--- Problem to work on ---
Rewrite the records between the line containing "Upon closer inspection, is" and the line containing "13.5 metres", inclusive, copying the requests unchanged. Scale every number in the answers, coordinates and distances alike, by 1.25, and round each result to the same number of decimal places as the original, with halves rounded up.

* Start *

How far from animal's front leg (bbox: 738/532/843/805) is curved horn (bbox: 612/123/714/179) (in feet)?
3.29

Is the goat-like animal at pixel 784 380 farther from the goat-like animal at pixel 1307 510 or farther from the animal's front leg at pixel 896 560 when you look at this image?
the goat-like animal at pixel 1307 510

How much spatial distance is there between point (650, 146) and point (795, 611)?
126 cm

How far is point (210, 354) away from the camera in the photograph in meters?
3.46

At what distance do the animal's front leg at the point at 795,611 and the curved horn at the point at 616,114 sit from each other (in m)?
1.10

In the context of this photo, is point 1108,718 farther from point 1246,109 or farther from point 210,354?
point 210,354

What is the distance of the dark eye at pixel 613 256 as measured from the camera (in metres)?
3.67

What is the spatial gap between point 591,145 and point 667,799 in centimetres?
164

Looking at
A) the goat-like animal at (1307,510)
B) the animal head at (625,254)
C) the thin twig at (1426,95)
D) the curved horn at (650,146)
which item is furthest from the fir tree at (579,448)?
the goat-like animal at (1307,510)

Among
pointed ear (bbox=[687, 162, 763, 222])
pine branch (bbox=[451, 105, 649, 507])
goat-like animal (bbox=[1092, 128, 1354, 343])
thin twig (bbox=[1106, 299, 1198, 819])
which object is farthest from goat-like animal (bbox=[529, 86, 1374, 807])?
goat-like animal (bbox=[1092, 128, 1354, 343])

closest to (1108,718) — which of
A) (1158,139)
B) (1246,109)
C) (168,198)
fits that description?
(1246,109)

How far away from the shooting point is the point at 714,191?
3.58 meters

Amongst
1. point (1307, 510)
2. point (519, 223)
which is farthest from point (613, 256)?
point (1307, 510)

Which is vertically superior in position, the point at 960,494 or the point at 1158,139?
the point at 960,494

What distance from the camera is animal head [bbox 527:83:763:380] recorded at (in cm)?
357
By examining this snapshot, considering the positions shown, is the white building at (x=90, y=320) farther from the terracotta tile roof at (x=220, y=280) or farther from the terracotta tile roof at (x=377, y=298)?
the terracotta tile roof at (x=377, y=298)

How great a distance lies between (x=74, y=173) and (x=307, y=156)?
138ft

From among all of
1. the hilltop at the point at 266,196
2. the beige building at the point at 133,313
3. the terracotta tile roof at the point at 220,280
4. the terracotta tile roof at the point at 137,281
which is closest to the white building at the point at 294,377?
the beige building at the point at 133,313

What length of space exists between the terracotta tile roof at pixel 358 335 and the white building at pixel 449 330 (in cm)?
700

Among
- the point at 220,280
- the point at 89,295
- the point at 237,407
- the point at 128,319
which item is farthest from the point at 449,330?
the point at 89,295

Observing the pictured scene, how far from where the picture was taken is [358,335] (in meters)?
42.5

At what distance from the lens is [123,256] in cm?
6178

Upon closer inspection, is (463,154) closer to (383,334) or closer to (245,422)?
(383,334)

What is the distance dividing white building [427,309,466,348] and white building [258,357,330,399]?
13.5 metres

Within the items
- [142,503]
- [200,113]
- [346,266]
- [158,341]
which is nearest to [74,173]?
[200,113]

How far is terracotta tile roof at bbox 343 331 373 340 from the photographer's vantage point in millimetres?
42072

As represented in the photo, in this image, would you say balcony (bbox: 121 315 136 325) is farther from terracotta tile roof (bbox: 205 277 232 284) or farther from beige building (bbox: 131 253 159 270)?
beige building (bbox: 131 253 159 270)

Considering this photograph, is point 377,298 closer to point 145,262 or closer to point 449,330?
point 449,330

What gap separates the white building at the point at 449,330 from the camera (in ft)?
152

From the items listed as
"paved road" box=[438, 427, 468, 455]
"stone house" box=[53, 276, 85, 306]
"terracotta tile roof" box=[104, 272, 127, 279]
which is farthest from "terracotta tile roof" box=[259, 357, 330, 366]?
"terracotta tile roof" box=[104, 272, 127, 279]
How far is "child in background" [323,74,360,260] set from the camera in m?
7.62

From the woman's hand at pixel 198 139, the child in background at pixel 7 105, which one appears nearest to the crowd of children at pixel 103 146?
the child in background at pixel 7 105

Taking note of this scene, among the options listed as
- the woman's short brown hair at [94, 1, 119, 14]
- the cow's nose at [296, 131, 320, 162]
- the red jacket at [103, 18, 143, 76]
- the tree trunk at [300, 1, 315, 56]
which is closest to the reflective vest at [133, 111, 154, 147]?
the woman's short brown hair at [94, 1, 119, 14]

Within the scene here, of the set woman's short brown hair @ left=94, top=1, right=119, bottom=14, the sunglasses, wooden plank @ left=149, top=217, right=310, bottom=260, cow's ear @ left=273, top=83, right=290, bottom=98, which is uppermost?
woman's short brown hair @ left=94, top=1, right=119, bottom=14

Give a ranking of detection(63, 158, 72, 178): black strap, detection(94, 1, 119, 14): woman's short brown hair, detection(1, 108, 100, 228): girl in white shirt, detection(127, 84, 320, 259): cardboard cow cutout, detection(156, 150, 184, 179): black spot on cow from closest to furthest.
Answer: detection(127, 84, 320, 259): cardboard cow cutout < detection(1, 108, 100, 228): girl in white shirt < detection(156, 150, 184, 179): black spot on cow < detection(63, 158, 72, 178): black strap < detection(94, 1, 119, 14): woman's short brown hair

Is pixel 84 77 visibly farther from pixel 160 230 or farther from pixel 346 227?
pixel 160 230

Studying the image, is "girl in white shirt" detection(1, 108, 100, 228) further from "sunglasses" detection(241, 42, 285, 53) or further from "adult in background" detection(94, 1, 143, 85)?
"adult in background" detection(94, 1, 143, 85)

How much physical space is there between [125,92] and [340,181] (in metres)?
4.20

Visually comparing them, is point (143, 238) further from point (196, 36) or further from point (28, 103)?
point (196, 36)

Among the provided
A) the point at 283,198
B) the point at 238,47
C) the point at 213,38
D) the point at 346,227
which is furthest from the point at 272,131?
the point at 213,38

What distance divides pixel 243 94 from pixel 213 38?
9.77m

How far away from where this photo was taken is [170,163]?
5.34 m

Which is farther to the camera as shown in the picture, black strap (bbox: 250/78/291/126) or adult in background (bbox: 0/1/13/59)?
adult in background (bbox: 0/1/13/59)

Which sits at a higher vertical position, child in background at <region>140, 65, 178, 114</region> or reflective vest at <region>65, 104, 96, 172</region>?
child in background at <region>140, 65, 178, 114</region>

* End *

--- The solution ---
Upon closer inspection, is (463,154) closer to (383,334) or closer to (245,422)?
(479,418)

What is the distance dividing white building [427,309,466,348] and white building [258,357,330,399]?
16.9 metres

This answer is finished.